Está recién casado y dentro de unos meses su mujer tendrá un hijo. A menudo me dice:

—Si es niño y usted todavía está aquí, borro la pizarra.

Habla a menudo de su mujer y me pondera su belleza, sobre todo ahora que ha engordado y que los pechos y las nalgas casi le han doblado de volumen. También me cuenta con detalle cómo se conocieron y se «frecuentaron», me habla de sus paseos de enamorados por el bosque, de la resistencia de ella y de la victoria de él, del matrimonio apresurado, urgente de pronto a causa del hijo ya en camino.

Pero lo que cuenta con más detalle todavía y con mayor satisfacción es la cena del día anterior. Cómo la preparó su mujer, con qué ingredientes, de qué modo y en cuánto tiempo, ya que «cuanto más tiempo cuece, mejor sale».

El oficial no habla, no cuenta nada. La única confidencia que me ha hecho es que repite a solas nuestras partidas de ajedrez, una vez por la tarde en su despacho y una segunda vez por la noche en su casa. Le pregunto si está casado y me responde encogiéndose de hombros:

—¿Casado? ¿Yo?

La librera tampoco cuenta nada. Dice que no tiene nada que contar: ha criado a dos hijos y hace seis años que es viuda. Nada más. Cuando me hace preguntas sobre mi vida en el otro país, le contesto que todavía tengo menos cosas que contar que ella, porque no he criado ningún hijo ni tampoco he tenido nunca mujer.

Un día me dice:

—Tenemos más o menos la misma edad.

Yo protesto.

—Me extraña. Usted parece mucho más joven que yo.

Se sonroja.

—¡No son cumplidos lo que busco! Lo que quiero decir es que, si usted pasó la infancia en esa ciudad, seguro que fuimos a la misma escuela.

Yo digo:

—Sí, lo que pasa es que no fui a la escuela.
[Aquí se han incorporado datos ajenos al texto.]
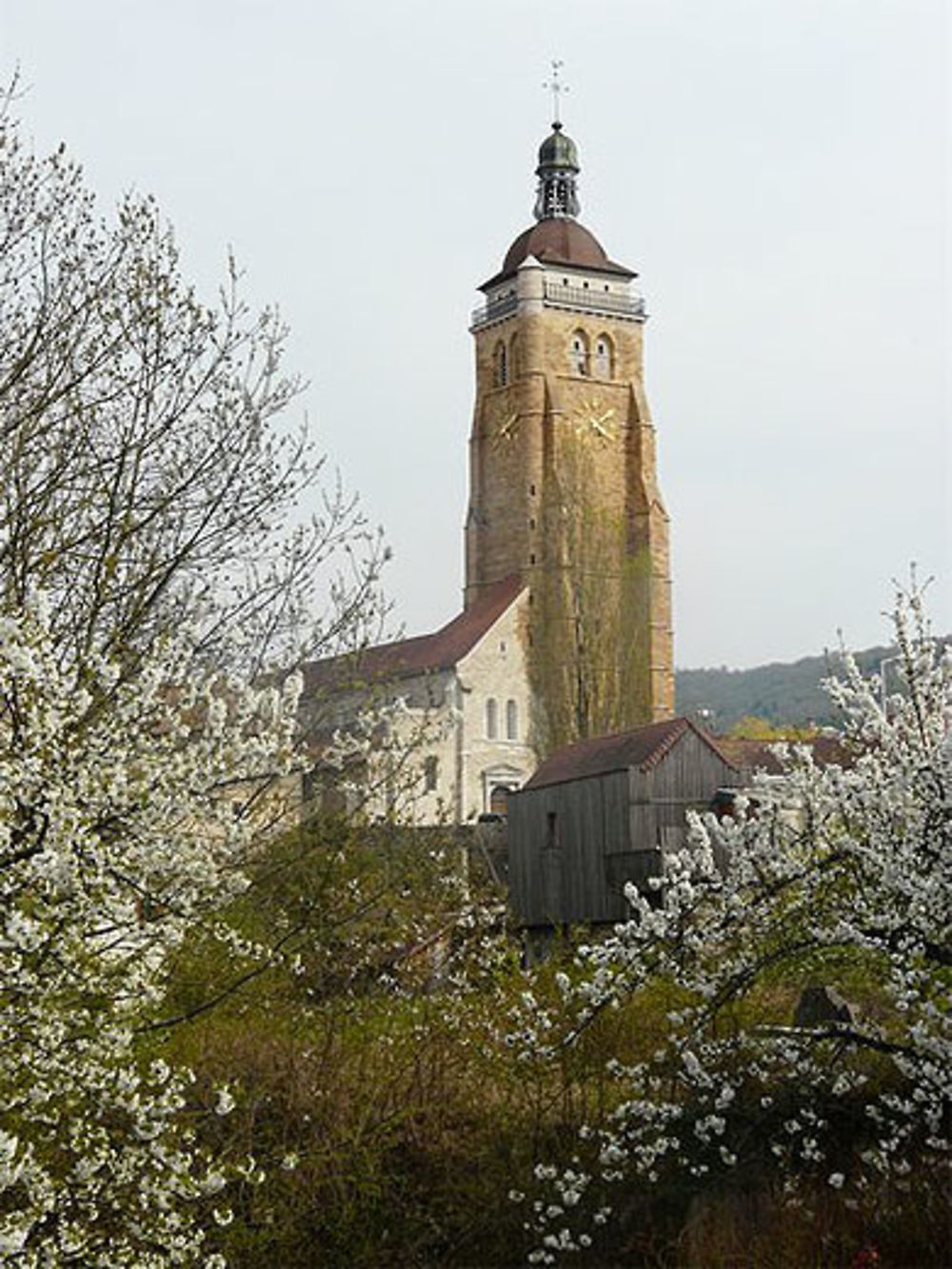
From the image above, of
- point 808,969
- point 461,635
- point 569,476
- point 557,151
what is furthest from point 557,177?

—No es posible. La escuela entonces ya era obligatoria.

—No para mí. Yo entonces era retrasado mental.

Dice:

—Con usted no se puede hablar en serio. Está siempre de broma.

Tengo una enfermedad grave. Hoy hace exactamente un año que lo sé.

Comenzó en el otro país, en mi país de adopción, una mañana de principios de noviembre. A las cinco de la madrugada.

Fuera todavía es de noche. Me cuesta respirar. Un intenso dolor me bloquea la respiración. El dolor me arranca del pecho, me invade las costillas, la espalda, los hombros, los brazos, la garganta, la nuca, las mandíbulas. Como si una mano inmensa me quisiera machacar toda la parte superior del cuerpo.